───── DATA EXTRACT
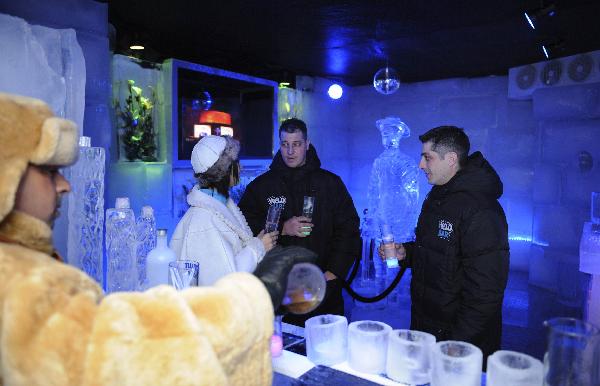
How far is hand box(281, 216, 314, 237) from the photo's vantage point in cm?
297

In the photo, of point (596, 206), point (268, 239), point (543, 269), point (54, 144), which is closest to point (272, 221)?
point (268, 239)

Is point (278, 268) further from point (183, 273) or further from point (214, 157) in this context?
point (214, 157)

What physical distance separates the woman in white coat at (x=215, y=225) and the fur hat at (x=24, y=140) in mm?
1282

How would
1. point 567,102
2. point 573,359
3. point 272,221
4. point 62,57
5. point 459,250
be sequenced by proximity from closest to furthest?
point 573,359 < point 459,250 < point 272,221 < point 62,57 < point 567,102

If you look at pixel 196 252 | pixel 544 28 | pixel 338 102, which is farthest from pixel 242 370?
pixel 338 102

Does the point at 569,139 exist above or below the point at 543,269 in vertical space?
above

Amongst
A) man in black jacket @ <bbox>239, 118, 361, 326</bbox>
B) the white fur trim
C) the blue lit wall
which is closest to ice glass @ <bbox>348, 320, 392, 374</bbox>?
the white fur trim

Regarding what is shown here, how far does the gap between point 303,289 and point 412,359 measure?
0.42 m

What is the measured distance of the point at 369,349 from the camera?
1523 millimetres

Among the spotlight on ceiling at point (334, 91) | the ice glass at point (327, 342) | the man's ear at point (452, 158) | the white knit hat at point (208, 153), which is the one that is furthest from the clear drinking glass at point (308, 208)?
the spotlight on ceiling at point (334, 91)

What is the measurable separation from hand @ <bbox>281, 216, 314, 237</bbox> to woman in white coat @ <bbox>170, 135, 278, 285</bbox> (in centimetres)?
42

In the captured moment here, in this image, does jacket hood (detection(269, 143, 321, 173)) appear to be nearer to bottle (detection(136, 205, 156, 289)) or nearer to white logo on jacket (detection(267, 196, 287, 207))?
white logo on jacket (detection(267, 196, 287, 207))

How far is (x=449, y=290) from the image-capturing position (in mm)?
2457

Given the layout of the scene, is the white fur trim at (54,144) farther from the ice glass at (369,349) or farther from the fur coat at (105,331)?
the ice glass at (369,349)
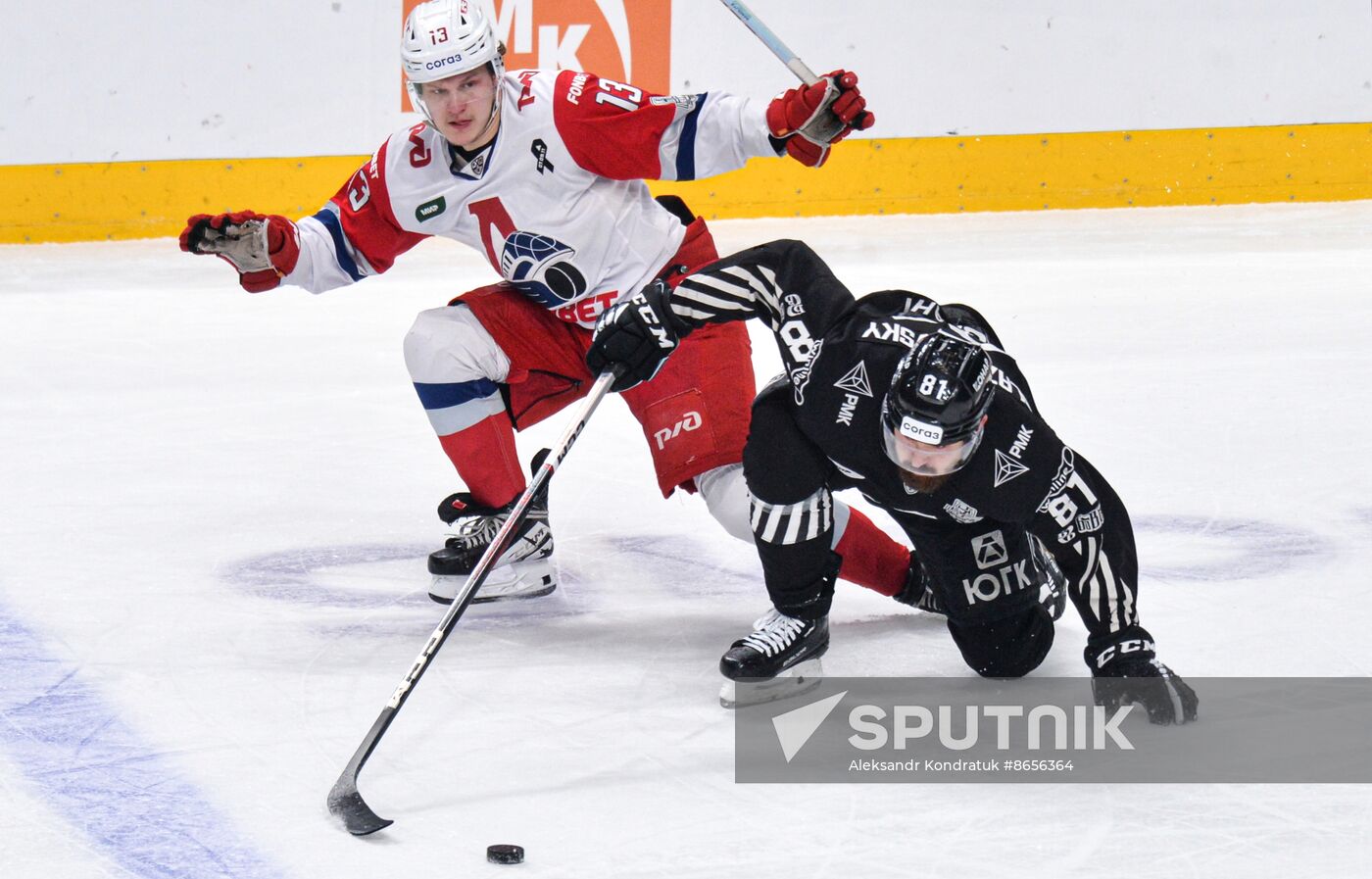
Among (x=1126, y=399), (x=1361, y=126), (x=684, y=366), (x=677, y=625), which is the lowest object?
(x=677, y=625)

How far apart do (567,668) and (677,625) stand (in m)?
0.27

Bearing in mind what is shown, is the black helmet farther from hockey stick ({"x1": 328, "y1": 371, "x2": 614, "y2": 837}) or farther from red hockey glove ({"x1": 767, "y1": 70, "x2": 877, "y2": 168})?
red hockey glove ({"x1": 767, "y1": 70, "x2": 877, "y2": 168})

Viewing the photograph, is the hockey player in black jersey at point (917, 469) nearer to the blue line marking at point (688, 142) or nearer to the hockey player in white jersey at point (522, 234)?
the hockey player in white jersey at point (522, 234)

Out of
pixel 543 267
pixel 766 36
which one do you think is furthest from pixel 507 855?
pixel 766 36

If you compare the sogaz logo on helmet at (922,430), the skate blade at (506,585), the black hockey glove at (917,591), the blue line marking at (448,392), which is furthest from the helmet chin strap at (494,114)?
the sogaz logo on helmet at (922,430)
──────────
(STATED TASK):
Turn every line of the material above into a numbered list, skipping the blank lines and leaving out the pictures.

(ANSWER TO THE EXERCISE):
1. How far is hand box(281, 216, 314, 237) from the photo's vantage point in cm?
2. 297
3. In the photo, of point (596, 206), point (268, 239), point (543, 269), point (54, 144), which is closest to point (272, 221)?
4. point (268, 239)
5. Is point (278, 268) further from point (183, 273) or further from point (214, 157) in this context?
6. point (214, 157)
7. What physical distance separates the woman in white coat at (x=215, y=225) and the fur hat at (x=24, y=140) in mm?
8. 1282
9. How would
10. 1. point 567,102
11. 2. point 573,359
12. 3. point 272,221
13. 4. point 62,57
14. 5. point 459,250
15. be sequenced by proximity from closest to furthest?
16. point 573,359 < point 459,250 < point 272,221 < point 62,57 < point 567,102
17. If you look at pixel 196 252 | pixel 544 28 | pixel 338 102, which is farthest from pixel 242 370?
18. pixel 338 102
19. Does the point at 569,139 exist above or below the point at 543,269 in vertical space?
20. above
21. Amongst
22. A) man in black jacket @ <bbox>239, 118, 361, 326</bbox>
23. B) the white fur trim
24. C) the blue lit wall
25. which is closest to ice glass @ <bbox>348, 320, 392, 374</bbox>?
26. the white fur trim
27. Regarding what is shown here, how far does the gap between point 303,289 and point 412,359 measure?
28. 0.42 m
29. What is the measured distance of the point at 369,349 from the camera?
30. 1523 millimetres
31. Among the spotlight on ceiling at point (334, 91) | the ice glass at point (327, 342) | the man's ear at point (452, 158) | the white knit hat at point (208, 153), which is the one that is furthest from the clear drinking glass at point (308, 208)?
32. the spotlight on ceiling at point (334, 91)
33. What is the measurable separation from hand @ <bbox>281, 216, 314, 237</bbox> to woman in white coat @ <bbox>170, 135, 278, 285</bbox> (in centimetres)?
34. 42
35. In the captured moment here, in this image, does jacket hood (detection(269, 143, 321, 173)) appear to be nearer to bottle (detection(136, 205, 156, 289)) or nearer to white logo on jacket (detection(267, 196, 287, 207))?
36. white logo on jacket (detection(267, 196, 287, 207))
37. How far is (x=449, y=290) from the image-capturing position (in mm)?
38. 2457
39. Given the layout of the scene, is the white fur trim at (54,144) farther from the ice glass at (369,349) or farther from the fur coat at (105,331)?
40. the ice glass at (369,349)
41. Among (x=1126, y=399), (x=1361, y=126), (x=684, y=366), (x=677, y=625), which is the lowest object?
42. (x=677, y=625)
43. How far apart do (567,668) and (677,625) stand (in m)?
44. 0.27
45. Bearing in mind what is shown, is the black helmet farther from hockey stick ({"x1": 328, "y1": 371, "x2": 614, "y2": 837}) or farther from red hockey glove ({"x1": 767, "y1": 70, "x2": 877, "y2": 168})?
46. red hockey glove ({"x1": 767, "y1": 70, "x2": 877, "y2": 168})
47. Viewing the photograph, is the hockey player in black jersey at point (917, 469) nearer to the blue line marking at point (688, 142) or nearer to the hockey player in white jersey at point (522, 234)?
48. the hockey player in white jersey at point (522, 234)
49. Out of
50. pixel 543 267
51. pixel 766 36
52. which one do you think is furthest from pixel 507 855?
53. pixel 766 36
54. If you compare the sogaz logo on helmet at (922,430), the skate blade at (506,585), the black hockey glove at (917,591), the blue line marking at (448,392), which is furthest from the helmet chin strap at (494,114)?
55. the sogaz logo on helmet at (922,430)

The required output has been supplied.